Would you write out the records below exactly as given?

[SUPPLIED ENTRIES Boundary: Start]

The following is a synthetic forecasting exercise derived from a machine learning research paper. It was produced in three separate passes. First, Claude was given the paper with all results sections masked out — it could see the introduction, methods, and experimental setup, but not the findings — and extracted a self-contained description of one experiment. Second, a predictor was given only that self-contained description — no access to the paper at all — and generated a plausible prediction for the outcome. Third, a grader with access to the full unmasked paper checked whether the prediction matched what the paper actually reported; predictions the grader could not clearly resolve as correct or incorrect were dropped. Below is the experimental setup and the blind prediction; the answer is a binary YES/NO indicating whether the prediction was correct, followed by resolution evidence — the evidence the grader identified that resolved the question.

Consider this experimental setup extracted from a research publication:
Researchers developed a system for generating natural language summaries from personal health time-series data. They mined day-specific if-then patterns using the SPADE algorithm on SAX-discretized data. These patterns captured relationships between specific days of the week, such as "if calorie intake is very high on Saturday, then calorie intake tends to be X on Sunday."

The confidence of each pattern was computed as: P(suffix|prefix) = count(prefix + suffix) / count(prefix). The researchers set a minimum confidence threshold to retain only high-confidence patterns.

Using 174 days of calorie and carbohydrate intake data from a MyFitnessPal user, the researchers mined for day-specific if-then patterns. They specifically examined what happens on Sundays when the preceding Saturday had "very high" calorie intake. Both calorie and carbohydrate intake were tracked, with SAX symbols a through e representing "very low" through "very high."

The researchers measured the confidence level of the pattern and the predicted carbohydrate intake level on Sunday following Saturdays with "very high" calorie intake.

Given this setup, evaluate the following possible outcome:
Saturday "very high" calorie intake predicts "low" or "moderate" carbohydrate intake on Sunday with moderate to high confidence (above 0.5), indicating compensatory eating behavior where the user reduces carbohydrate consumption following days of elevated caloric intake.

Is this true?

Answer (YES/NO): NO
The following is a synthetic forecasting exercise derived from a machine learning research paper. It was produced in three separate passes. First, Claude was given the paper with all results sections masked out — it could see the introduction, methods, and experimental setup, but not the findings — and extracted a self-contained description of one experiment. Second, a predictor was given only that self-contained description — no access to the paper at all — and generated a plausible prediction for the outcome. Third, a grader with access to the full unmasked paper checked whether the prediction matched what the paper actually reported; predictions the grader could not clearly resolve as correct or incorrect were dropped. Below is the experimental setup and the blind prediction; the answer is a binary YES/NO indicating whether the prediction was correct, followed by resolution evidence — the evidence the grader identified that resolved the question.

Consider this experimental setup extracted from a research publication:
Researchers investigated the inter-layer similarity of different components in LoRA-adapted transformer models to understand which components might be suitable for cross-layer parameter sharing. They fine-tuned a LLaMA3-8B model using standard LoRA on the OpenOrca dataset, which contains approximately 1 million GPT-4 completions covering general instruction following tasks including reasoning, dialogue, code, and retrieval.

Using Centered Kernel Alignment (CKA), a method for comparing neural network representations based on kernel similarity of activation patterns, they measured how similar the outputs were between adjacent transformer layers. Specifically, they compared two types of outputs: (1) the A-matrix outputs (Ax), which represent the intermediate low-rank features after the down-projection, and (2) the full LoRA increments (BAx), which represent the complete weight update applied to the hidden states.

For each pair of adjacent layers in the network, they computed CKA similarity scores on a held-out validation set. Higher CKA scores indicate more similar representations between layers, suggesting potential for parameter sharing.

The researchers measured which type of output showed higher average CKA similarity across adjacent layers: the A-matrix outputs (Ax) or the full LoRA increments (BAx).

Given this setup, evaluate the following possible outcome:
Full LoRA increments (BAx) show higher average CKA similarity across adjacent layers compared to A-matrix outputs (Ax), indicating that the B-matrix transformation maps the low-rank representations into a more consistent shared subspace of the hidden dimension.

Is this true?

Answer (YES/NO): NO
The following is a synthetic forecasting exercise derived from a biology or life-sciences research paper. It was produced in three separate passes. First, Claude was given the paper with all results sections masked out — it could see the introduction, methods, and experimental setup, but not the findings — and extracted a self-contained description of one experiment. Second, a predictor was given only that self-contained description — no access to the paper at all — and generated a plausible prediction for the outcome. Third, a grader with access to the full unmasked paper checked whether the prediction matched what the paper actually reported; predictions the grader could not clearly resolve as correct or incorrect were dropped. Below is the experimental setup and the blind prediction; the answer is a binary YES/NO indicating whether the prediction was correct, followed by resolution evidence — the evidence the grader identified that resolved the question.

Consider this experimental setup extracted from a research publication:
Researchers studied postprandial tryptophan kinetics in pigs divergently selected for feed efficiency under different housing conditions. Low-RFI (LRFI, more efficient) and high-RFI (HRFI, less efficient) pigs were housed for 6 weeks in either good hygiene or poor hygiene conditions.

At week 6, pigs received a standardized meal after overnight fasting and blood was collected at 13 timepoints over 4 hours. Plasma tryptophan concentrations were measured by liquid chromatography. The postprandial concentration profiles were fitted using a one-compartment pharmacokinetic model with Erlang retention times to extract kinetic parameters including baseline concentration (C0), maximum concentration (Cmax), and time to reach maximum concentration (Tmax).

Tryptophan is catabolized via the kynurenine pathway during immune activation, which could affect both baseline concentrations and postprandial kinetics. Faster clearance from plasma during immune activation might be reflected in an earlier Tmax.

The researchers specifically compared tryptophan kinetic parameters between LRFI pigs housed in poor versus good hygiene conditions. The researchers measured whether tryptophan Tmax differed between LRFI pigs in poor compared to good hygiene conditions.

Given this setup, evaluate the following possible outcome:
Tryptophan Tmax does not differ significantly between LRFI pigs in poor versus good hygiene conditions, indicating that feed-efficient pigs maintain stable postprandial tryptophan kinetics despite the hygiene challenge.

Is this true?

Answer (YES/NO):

[SUPPLIED ENTRIES Boundary: End]

- ANSWER BELOW -
The following is a synthetic forecasting exercise derived from a machine learning research paper. It was produced in three separate passes. First, Claude was given the paper with all results sections masked out — it could see the introduction, methods, and experimental setup, but not the findings — and extracted a self-contained description of one experiment. Second, a predictor was given only that self-contained description — no access to the paper at all — and generated a plausible prediction for the outcome. Third, a grader with access to the full unmasked paper checked whether the prediction matched what the paper actually reported; predictions the grader could not clearly resolve as correct or incorrect were dropped. Below is the experimental setup and the blind prediction; the answer is a binary YES/NO indicating whether the prediction was correct, followed by resolution evidence — the evidence the grader identified that resolved the question.

Consider this experimental setup extracted from a research publication:
Researchers developed a system for generating natural language summaries from personal health time-series data. They mined day-specific if-then patterns using the SPADE algorithm on SAX-discretized data. These patterns captured relationships between specific days of the week, such as "if calorie intake is very high on Saturday, then calorie intake tends to be X on Sunday."

The confidence of each pattern was computed as: P(suffix|prefix) = count(prefix + suffix) / count(prefix). The researchers set a minimum confidence threshold to retain only high-confidence patterns.

Using 174 days of calorie and carbohydrate intake data from a MyFitnessPal user, the researchers mined for day-specific if-then patterns. They specifically examined what happens on Sundays when the preceding Saturday had "very high" calorie intake. Both calorie and carbohydrate intake were tracked, with SAX symbols a through e representing "very low" through "very high."

The researchers measured the confidence level of the pattern and the predicted carbohydrate intake level on Sunday following Saturdays with "very high" calorie intake.

Given this setup, evaluate the following possible outcome:
Saturday "very high" calorie intake predicts "low" or "moderate" carbohydrate intake on Sunday with moderate to high confidence (above 0.5), indicating compensatory eating behavior where the user reduces carbohydrate consumption following days of elevated caloric intake.

Is this true?

Answer (YES/NO): NO
The following is a synthetic forecasting exercise derived from a machine learning research paper. It was produced in three separate passes. First, Claude was given the paper with all results sections masked out — it could see the introduction, methods, and experimental setup, but not the findings — and extracted a self-contained description of one experiment. Second, a predictor was given only that self-contained description — no access to the paper at all — and generated a plausible prediction for the outcome. Third, a grader with access to the full unmasked paper checked whether the prediction matched what the paper actually reported; predictions the grader could not clearly resolve as correct or incorrect were dropped. Below is the experimental setup and the blind prediction; the answer is a binary YES/NO indicating whether the prediction was correct, followed by resolution evidence — the evidence the grader identified that resolved the question.

Consider this experimental setup extracted from a research publication:
Researchers investigated the inter-layer similarity of different components in LoRA-adapted transformer models to understand which components might be suitable for cross-layer parameter sharing. They fine-tuned a LLaMA3-8B model using standard LoRA on the OpenOrca dataset, which contains approximately 1 million GPT-4 completions covering general instruction following tasks including reasoning, dialogue, code, and retrieval.

Using Centered Kernel Alignment (CKA), a method for comparing neural network representations based on kernel similarity of activation patterns, they measured how similar the outputs were between adjacent transformer layers. Specifically, they compared two types of outputs: (1) the A-matrix outputs (Ax), which represent the intermediate low-rank features after the down-projection, and (2) the full LoRA increments (BAx), which represent the complete weight update applied to the hidden states.

For each pair of adjacent layers in the network, they computed CKA similarity scores on a held-out validation set. Higher CKA scores indicate more similar representations between layers, suggesting potential for parameter sharing.

The researchers measured which type of output showed higher average CKA similarity across adjacent layers: the A-matrix outputs (Ax) or the full LoRA increments (BAx).

Given this setup, evaluate the following possible outcome:
Full LoRA increments (BAx) show higher average CKA similarity across adjacent layers compared to A-matrix outputs (Ax), indicating that the B-matrix transformation maps the low-rank representations into a more consistent shared subspace of the hidden dimension.

Is this true?

Answer (YES/NO): NO
The following is a synthetic forecasting exercise derived from a biology or life-sciences research paper. It was produced in three separate passes. First, Claude was given the paper with all results sections masked out — it could see the introduction, methods, and experimental setup, but not the findings — and extracted a self-contained description of one experiment. Second, a predictor was given only that self-contained description — no access to the paper at all — and generated a plausible prediction for the outcome. Third, a grader with access to the full unmasked paper checked whether the prediction matched what the paper actually reported; predictions the grader could not clearly resolve as correct or incorrect were dropped. Below is the experimental setup and the blind prediction; the answer is a binary YES/NO indicating whether the prediction was correct, followed by resolution evidence — the evidence the grader identified that resolved the question.

Consider this experimental setup extracted from a research publication:
Researchers studied postprandial tryptophan kinetics in pigs divergently selected for feed efficiency under different housing conditions. Low-RFI (LRFI, more efficient) and high-RFI (HRFI, less efficient) pigs were housed for 6 weeks in either good hygiene or poor hygiene conditions.

At week 6, pigs received a standardized meal after overnight fasting and blood was collected at 13 timepoints over 4 hours. Plasma tryptophan concentrations were measured by liquid chromatography. The postprandial concentration profiles were fitted using a one-compartment pharmacokinetic model with Erlang retention times to extract kinetic parameters including baseline concentration (C0), maximum concentration (Cmax), and time to reach maximum concentration (Tmax).

Tryptophan is catabolized via the kynurenine pathway during immune activation, which could affect both baseline concentrations and postprandial kinetics. Faster clearance from plasma during immune activation might be reflected in an earlier Tmax.

The researchers specifically compared tryptophan kinetic parameters between LRFI pigs housed in poor versus good hygiene conditions. The researchers measured whether tryptophan Tmax differed between LRFI pigs in poor compared to good hygiene conditions.

Given this setup, evaluate the following possible outcome:
Tryptophan Tmax does not differ significantly between LRFI pigs in poor versus good hygiene conditions, indicating that feed-efficient pigs maintain stable postprandial tryptophan kinetics despite the hygiene challenge.

Is this true?

Answer (YES/NO):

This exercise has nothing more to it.